__Short exercise__.
Edit the material below by replacing "photographer" with "camera operator" wherever it occurs, and leave everything else unchanged.

(Data records)
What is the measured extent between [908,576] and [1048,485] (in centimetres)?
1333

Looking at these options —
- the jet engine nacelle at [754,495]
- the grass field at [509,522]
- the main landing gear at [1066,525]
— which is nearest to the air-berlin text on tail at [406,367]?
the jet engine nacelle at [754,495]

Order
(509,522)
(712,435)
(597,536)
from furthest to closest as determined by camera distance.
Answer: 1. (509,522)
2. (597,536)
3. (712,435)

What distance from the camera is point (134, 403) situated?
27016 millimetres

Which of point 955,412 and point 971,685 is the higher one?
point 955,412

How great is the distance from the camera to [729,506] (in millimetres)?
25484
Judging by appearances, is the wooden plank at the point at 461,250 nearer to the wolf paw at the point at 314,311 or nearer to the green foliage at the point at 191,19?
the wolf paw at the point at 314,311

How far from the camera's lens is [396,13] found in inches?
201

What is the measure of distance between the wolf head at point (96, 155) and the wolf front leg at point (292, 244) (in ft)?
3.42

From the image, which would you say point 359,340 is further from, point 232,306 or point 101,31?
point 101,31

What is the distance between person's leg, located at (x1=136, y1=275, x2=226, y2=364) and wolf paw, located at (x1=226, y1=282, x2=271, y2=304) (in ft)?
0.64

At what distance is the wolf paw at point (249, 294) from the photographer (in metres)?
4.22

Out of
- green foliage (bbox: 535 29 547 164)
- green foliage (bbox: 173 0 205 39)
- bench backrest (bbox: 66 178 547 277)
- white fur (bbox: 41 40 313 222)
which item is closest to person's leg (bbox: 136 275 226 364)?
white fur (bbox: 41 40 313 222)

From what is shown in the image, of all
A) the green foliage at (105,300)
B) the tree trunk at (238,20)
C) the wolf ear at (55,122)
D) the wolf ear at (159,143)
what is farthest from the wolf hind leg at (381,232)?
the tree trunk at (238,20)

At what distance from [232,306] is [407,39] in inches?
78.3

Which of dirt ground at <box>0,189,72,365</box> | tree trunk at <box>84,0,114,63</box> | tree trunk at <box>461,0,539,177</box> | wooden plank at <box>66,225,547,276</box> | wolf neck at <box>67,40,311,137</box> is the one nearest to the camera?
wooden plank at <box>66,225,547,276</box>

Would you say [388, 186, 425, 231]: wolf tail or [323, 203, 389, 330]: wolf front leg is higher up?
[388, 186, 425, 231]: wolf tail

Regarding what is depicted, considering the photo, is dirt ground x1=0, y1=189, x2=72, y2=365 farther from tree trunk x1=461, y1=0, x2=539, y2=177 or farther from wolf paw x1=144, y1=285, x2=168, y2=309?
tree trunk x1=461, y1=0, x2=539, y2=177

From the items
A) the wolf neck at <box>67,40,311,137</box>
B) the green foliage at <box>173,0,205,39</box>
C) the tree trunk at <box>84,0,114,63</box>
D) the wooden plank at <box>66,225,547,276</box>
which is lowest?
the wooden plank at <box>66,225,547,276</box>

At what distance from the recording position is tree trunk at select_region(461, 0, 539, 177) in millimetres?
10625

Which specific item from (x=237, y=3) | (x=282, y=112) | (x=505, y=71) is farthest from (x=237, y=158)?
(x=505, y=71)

__Written response__.
What is the measured extent between [908,576] and [1048,485] (in centimetres)?
1333

Looking at these options —
- the jet engine nacelle at [754,495]
- the grass field at [509,522]
- the main landing gear at [1066,525]
— which is nearest to the air-berlin text on tail at [406,367]?
the jet engine nacelle at [754,495]

Order
(509,522)
(712,435)
(597,536)
from furthest to closest as determined by camera distance.
Answer: 1. (509,522)
2. (597,536)
3. (712,435)

What distance from the camera is point (134, 403) situated?
27016 millimetres

Which of point 955,412 and point 971,685 is the higher one?
point 955,412

How great is the distance from the camera to [729,506] (in millimetres)?
25484
Judging by appearances, is the wooden plank at the point at 461,250 nearer to the wolf paw at the point at 314,311 or nearer to the green foliage at the point at 191,19?
the wolf paw at the point at 314,311

How far from the camera's lens is [396,13] found in inches?
201

What is the measure of distance between the wolf head at point (96, 155) and the wolf front leg at point (292, 244) (in ft)?
3.42

From the image, which would you say point 359,340 is further from, point 232,306 or point 101,31?
point 101,31

What is the distance between person's leg, located at (x1=136, y1=275, x2=226, y2=364) and wolf paw, located at (x1=226, y1=282, x2=271, y2=304) (in ft)?
0.64

At what distance is the wolf paw at point (249, 294) from the camera operator (in metres)?
4.22

Out of
- green foliage (bbox: 535 29 547 164)
- green foliage (bbox: 173 0 205 39)
- bench backrest (bbox: 66 178 547 277)
- white fur (bbox: 41 40 313 222)
which item is closest to person's leg (bbox: 136 275 226 364)?
white fur (bbox: 41 40 313 222)

From what is shown in the image, of all
A) the green foliage at (105,300)
B) the tree trunk at (238,20)
C) the wolf ear at (55,122)
D) the wolf ear at (159,143)
what is farthest from the wolf hind leg at (381,232)?
the tree trunk at (238,20)

At what distance from [232,306] is [407,39] in inches?
78.3

Which of dirt ground at <box>0,189,72,365</box> | tree trunk at <box>84,0,114,63</box> | tree trunk at <box>461,0,539,177</box> | wooden plank at <box>66,225,547,276</box> | wolf neck at <box>67,40,311,137</box> is the one nearest to the camera?
wooden plank at <box>66,225,547,276</box>

Would you say [388, 186, 425, 231]: wolf tail or [323, 203, 389, 330]: wolf front leg is higher up?
[388, 186, 425, 231]: wolf tail

Regarding what is depicted, considering the photo, is dirt ground x1=0, y1=189, x2=72, y2=365 farther from tree trunk x1=461, y1=0, x2=539, y2=177 or farther from wolf paw x1=144, y1=285, x2=168, y2=309?
tree trunk x1=461, y1=0, x2=539, y2=177

From the items
A) the wolf neck at <box>67,40,311,137</box>
B) the green foliage at <box>173,0,205,39</box>
C) the tree trunk at <box>84,0,114,63</box>
D) the wooden plank at <box>66,225,547,276</box>
which is lowest?
the wooden plank at <box>66,225,547,276</box>

At what distance from the recording position is tree trunk at select_region(461, 0, 539, 177) in millimetres?
10625

Which specific item from (x=237, y=3) | (x=282, y=112) | (x=505, y=71) is farthest from (x=237, y=158)?
(x=505, y=71)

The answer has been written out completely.